However, despite these concerns, Hamilton’s vision of the jury and their power of conscience is a powerful one.

The Economist Blog  ran a story last year about the continuing right of nullification:

Juries do not only decide guilt or innocence; they can also serve as checks on unjust laws. Judges will not tell you about your right to nullify—to vote not guilty regardless of whether the prosecution has proven its case if you believe the law at issue is unjust. They may tell you that you may only judge the facts of the case put to you and not the law. They may strike you from a jury if you do not agree under oath to do so, but the right to nullify exists. There is reason to be concerned about this power: nobody wants courtroom anarchy. But there is also reason to wield it, especially today: if you believe that nonviolent drug offenders should not go to prison, vote not guilty.

New Hampshire passed a law last June that went into effect on January 1, 2013.  This law states:

“[A] Right of Accused.

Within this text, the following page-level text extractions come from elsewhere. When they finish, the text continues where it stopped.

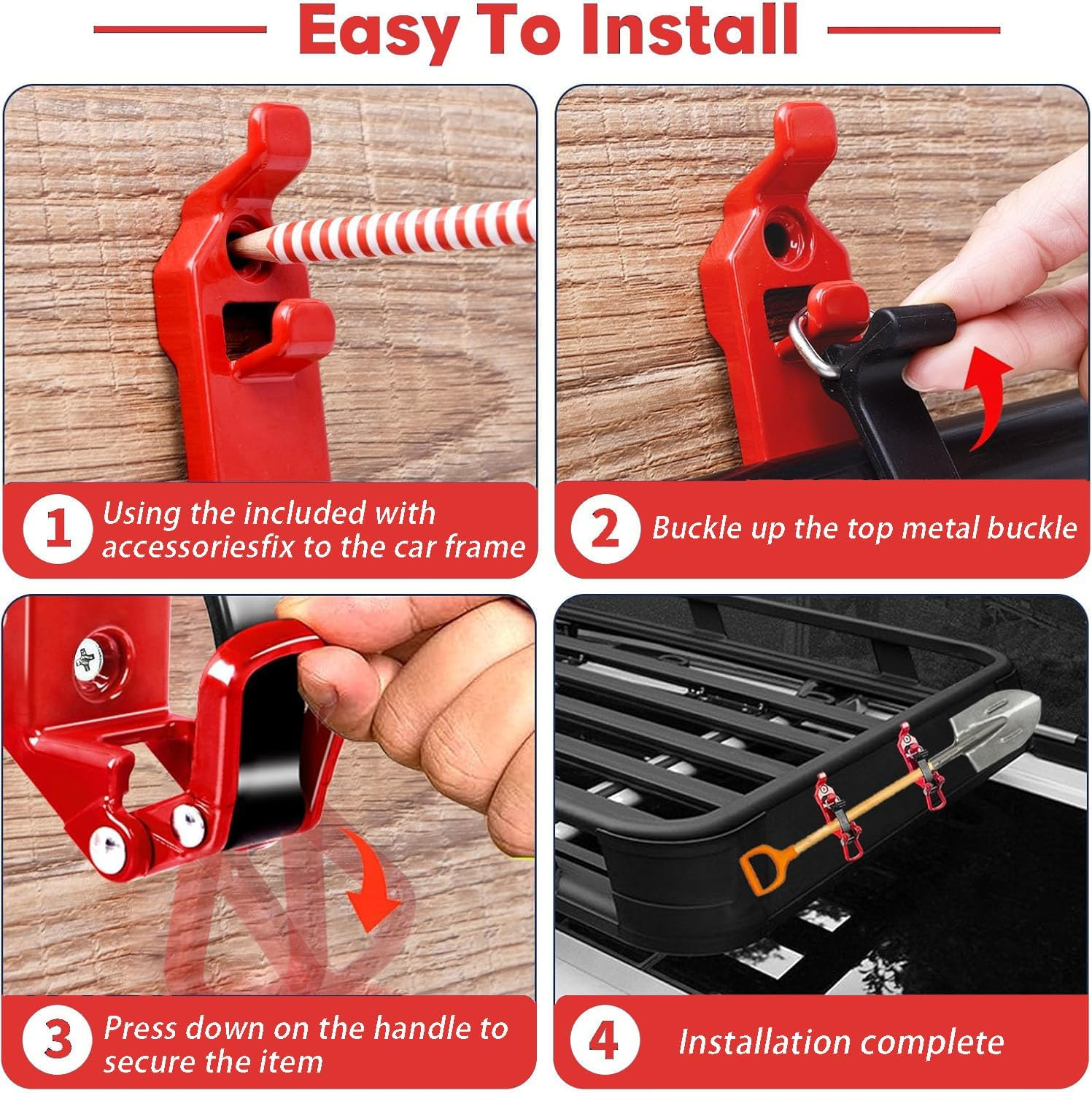 Easy To Install

1 Using the included with accessoriesfix to the car frame

2 Buckle up the top metal buckle

3 Press down on the handle to secure the item

4 Installation complete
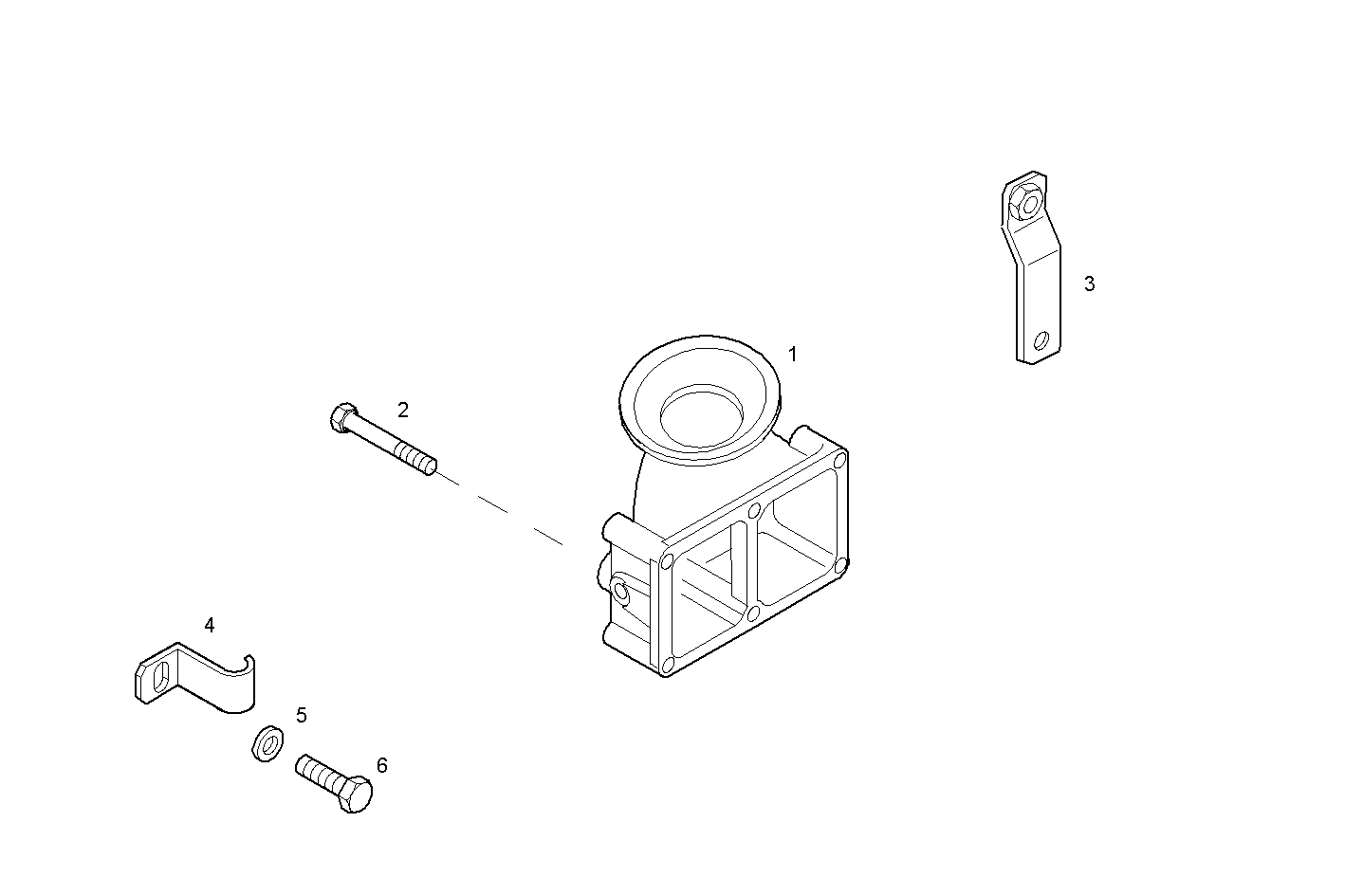 3
1
2
4
5
6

In all criminal proceedings the court shall permit the defense to inform the jury of its right to judge the facts and the application of the law in relation to the facts in controversy.”

Notwithstanding the New Hampshire legislation, the overwhelming trend of cases across the country is to limit jury nullification and discharge jurors who openly state they disagree with the law.  While this may maintain uniformity and a sense of law and order, I wonder if there should still be a place for Hamilton’s vision, in instances where jurors fundamentally feel that the law creates unjust results.